McLaren’s Eric Boullier, does not favour the cut back in winter testing. “The plan is for eight days of testing, we are not necessarily happy with that. But it’s been agreed by a majority [of teams] a long time ago so we just have to deal with that.”
Of course McLaren-Honda are desperate to problem solve the issues they have with the engine and chassis integration and on track testing for them is the best proving ground.
“Before we had some freedom in terms of testing and improving the car,” observes Fernando Alonso. “If you found your car was uncompetitive in the first part of the season, you could still end the year in a competitive way. Now we have our hands tied for the season.
“We run the car in Jerez and Barcelona for the tests and if it’s competitive you will have a good season and if it’s not you will have a bad season.”
The “locked in” season pecking order is not something the fans particularly like and Formula One has always been an in season development race as much as one which rewards new car design and development work.
Brawn hit the ground running in 2009, but Red Bull hunted them down all year – and by the latter part of the season Adrian Newey had developed by far the better car.
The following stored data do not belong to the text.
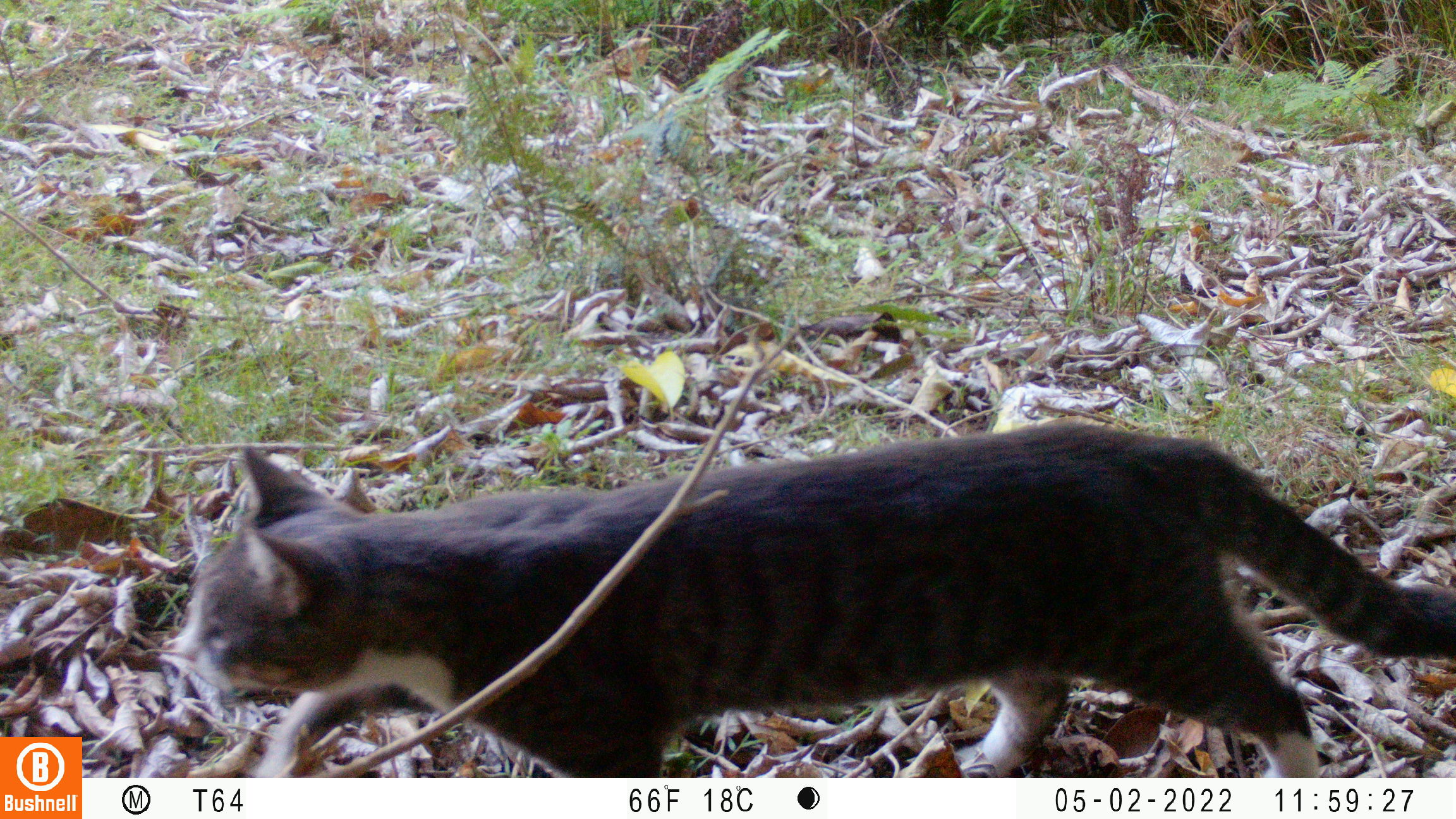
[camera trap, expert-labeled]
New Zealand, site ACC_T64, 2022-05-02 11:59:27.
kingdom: Animalia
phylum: Chordata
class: Mammalia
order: Carnivora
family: Felidae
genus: Felis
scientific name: Felis catus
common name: domestic cat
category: cat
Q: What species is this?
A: Cat (domestic cat) (Felis catus).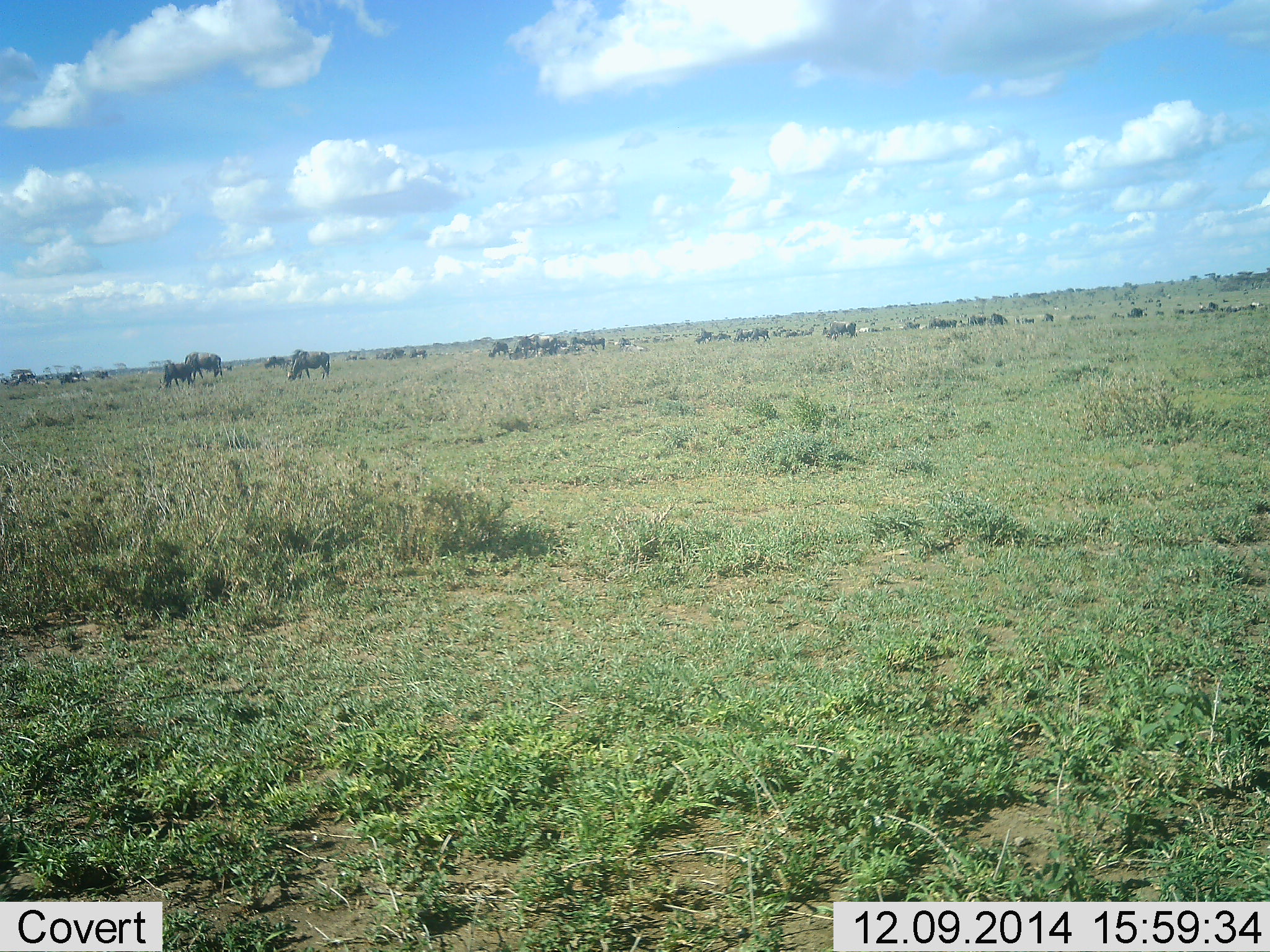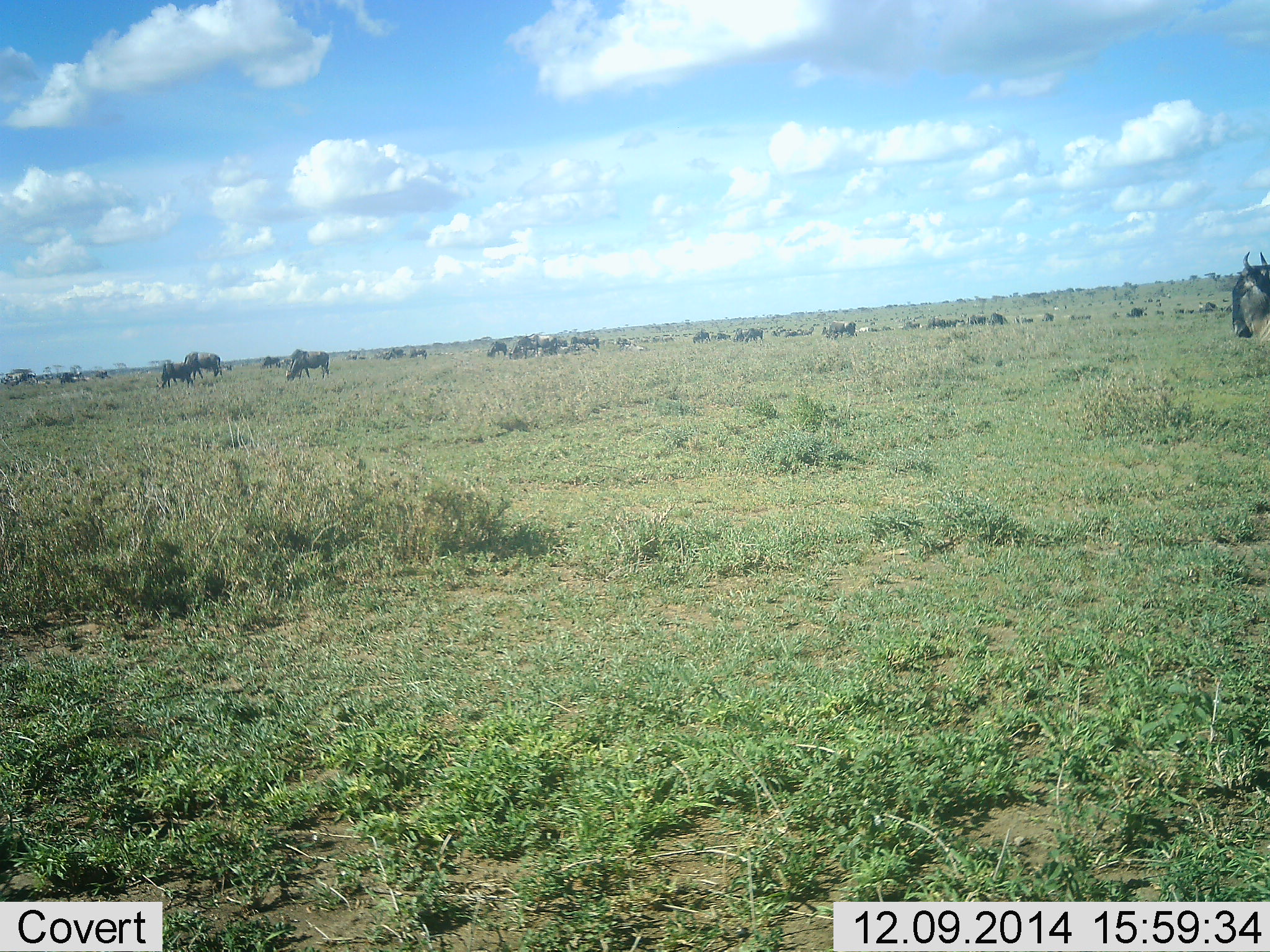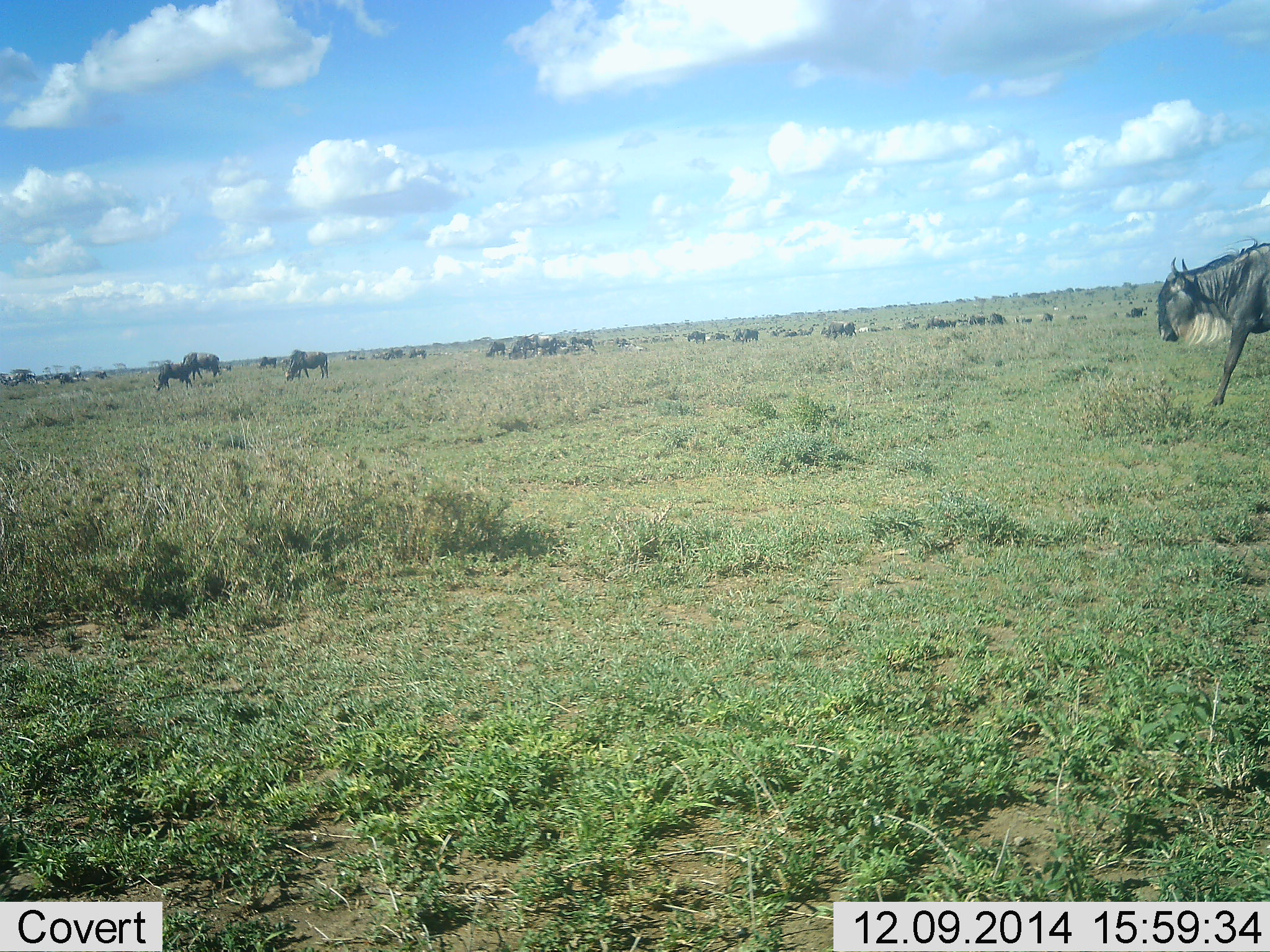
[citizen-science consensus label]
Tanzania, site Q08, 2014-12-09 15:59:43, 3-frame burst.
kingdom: Animalia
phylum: Chordata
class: Mammalia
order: Artiodactyla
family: Bovidae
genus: Connochaetes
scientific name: Connochaetes taurinus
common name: blue wildebeest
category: wildebeest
Wildebeest (blue wildebeest) (Connochaetes taurinus), count 11-50. Behavior (volunteer vote fractions): standing 36%, resting 9%, moving 64%, interacting 0%. Young present (vote fraction): 0%. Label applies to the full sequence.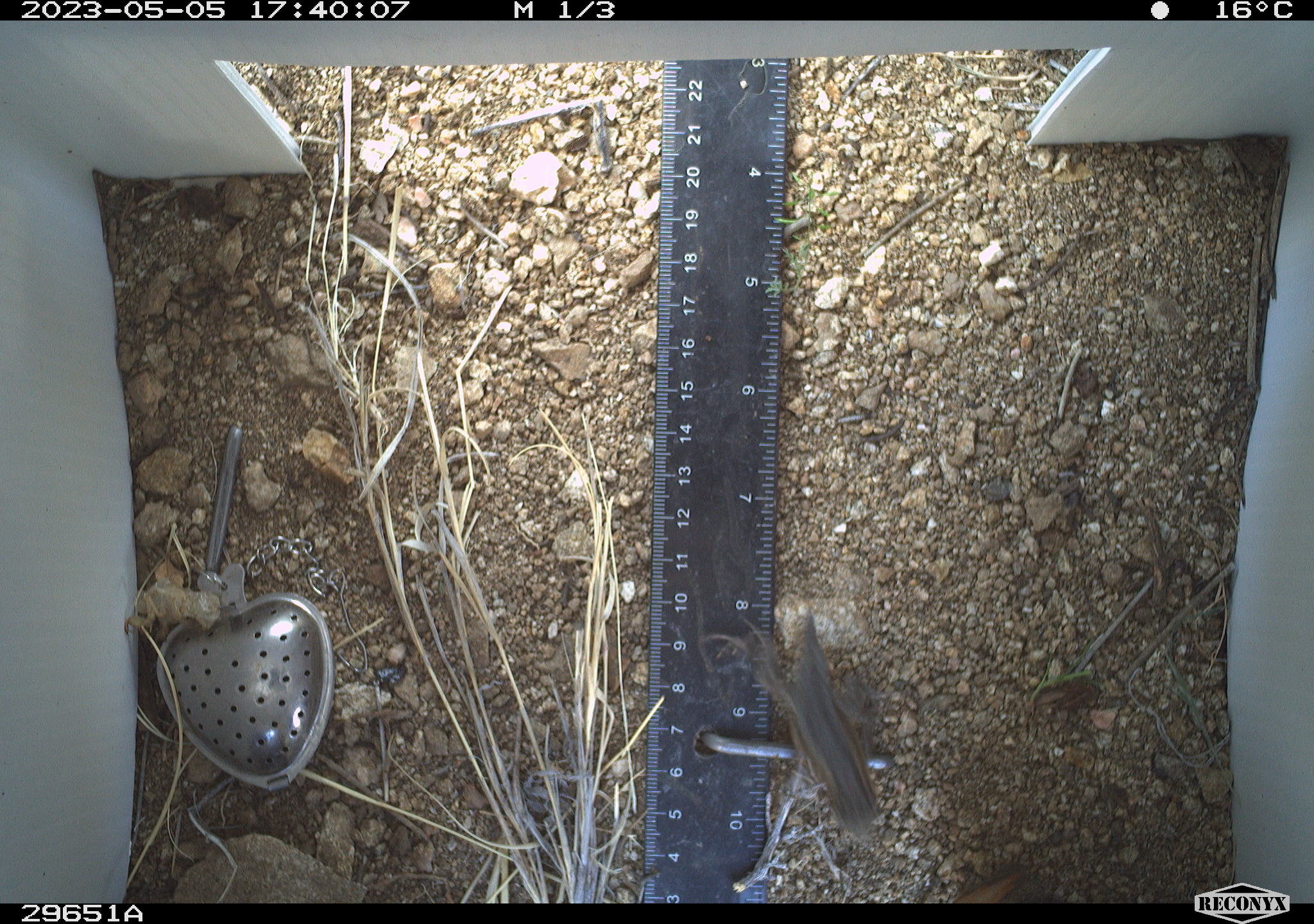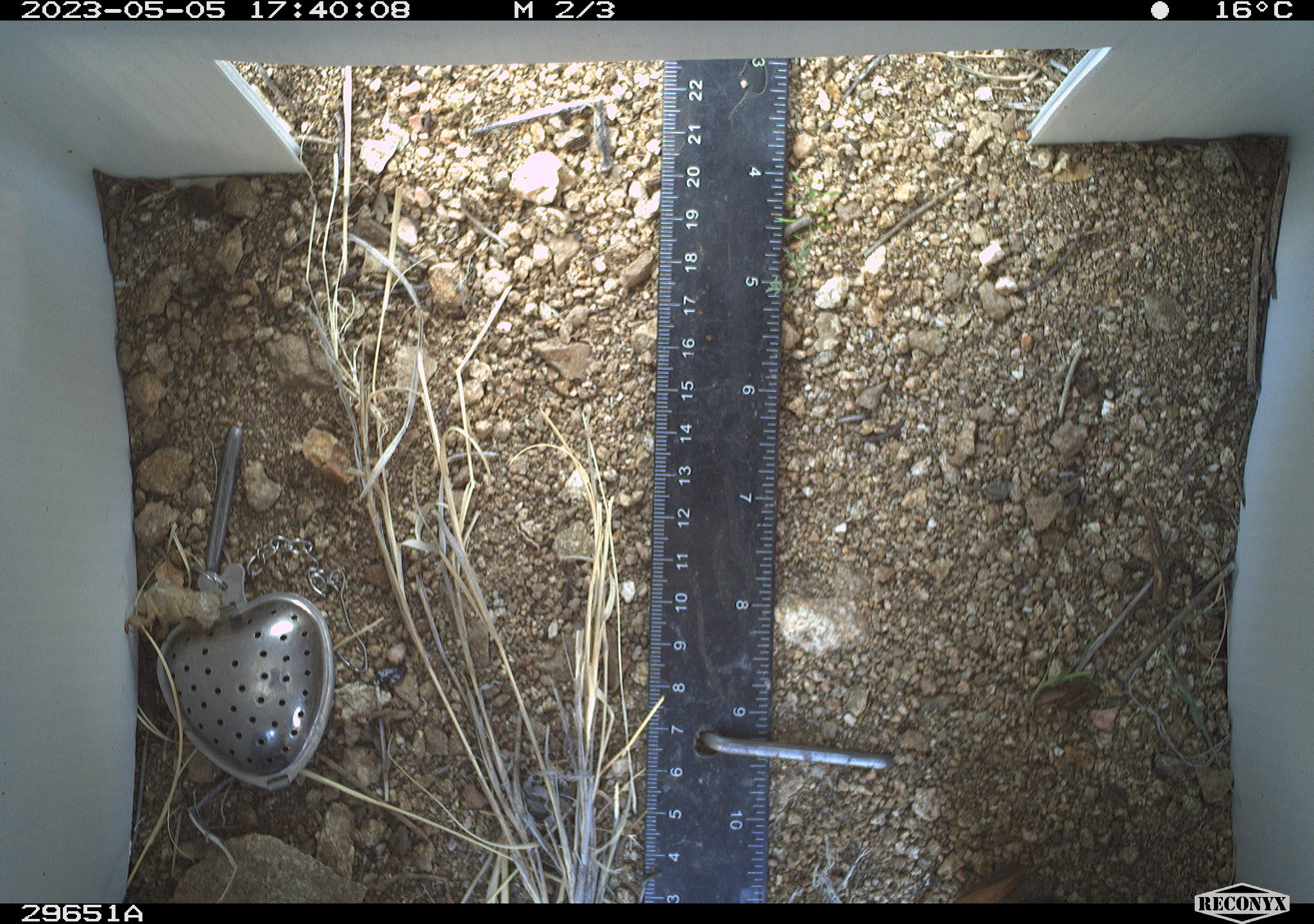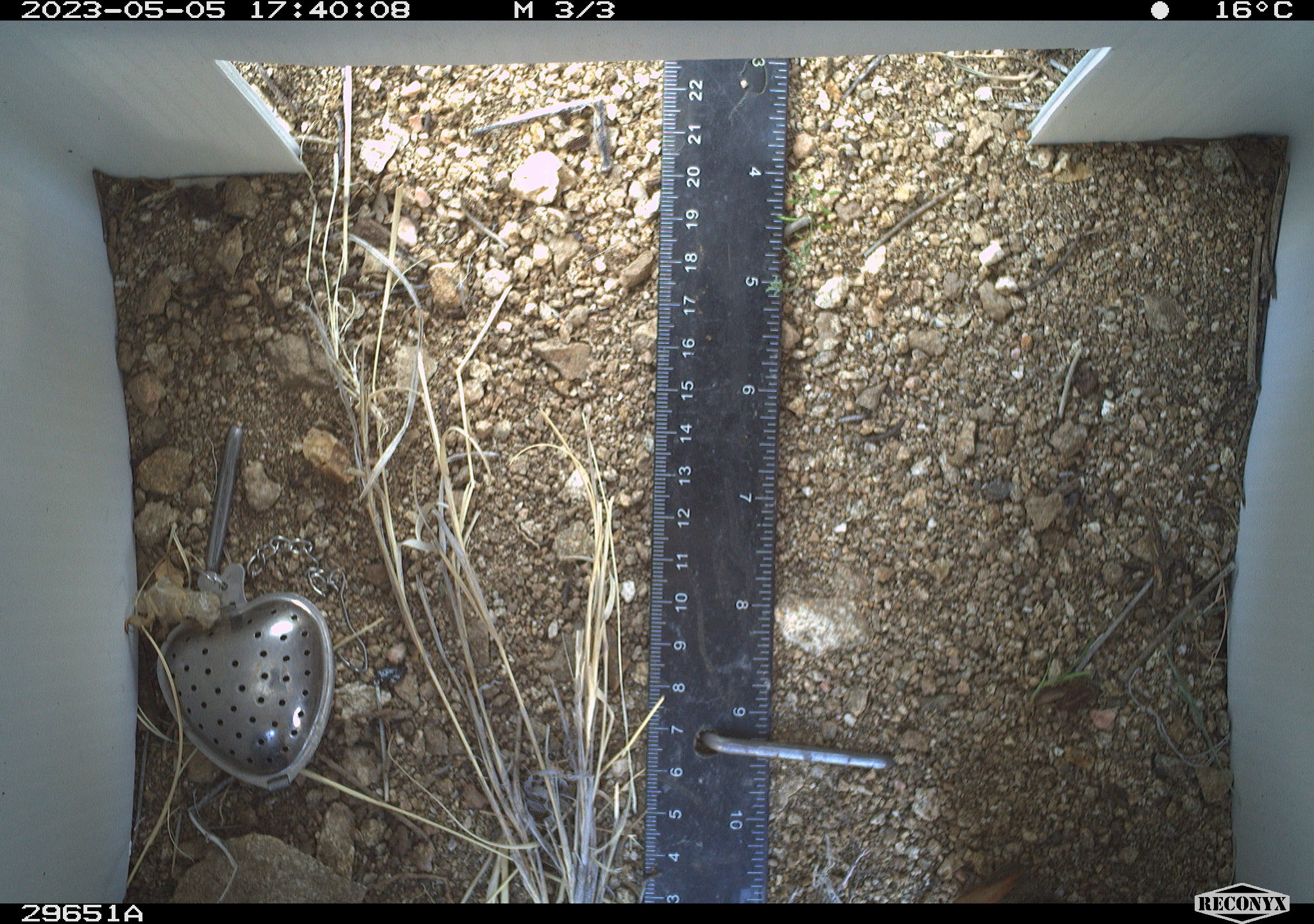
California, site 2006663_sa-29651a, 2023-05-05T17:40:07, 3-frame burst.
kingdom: Animalia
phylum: Chordata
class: Reptilia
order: Squamata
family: Phrynosomatidae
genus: Sceloporus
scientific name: Sceloporus graciosus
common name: common sagebrush lizard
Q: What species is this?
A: Common sagebrush lizard (Sceloporus graciosus).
There is a solution to the problem of in season testing and its associated costs, though was one the fans I the recent Autosport survey rejected by a narrow margin with 51% against.
The FP1 and FP2 sessions on Friday’s at GP weekends could be revised into an all-day testing session. This would create problems for the support series, however their popularity is insignificant when compared to F1 and they would just have to adjust.
Team’s like Force India would not be forced into deciding against attending a test as they did this year in Jerez, due to the $800,000 cost – because they are already at the race weekends.
Pirelli too would have an abundance of testing time available to them – as teams could be mandated to provide the Italian tyre manufacturer with certain periods over the course of the year.
As with many things F1, this solution appears a simple one – which would satisfy most. Though whether it will ever make it through the golden gates of the Place de Concorde – is another matter.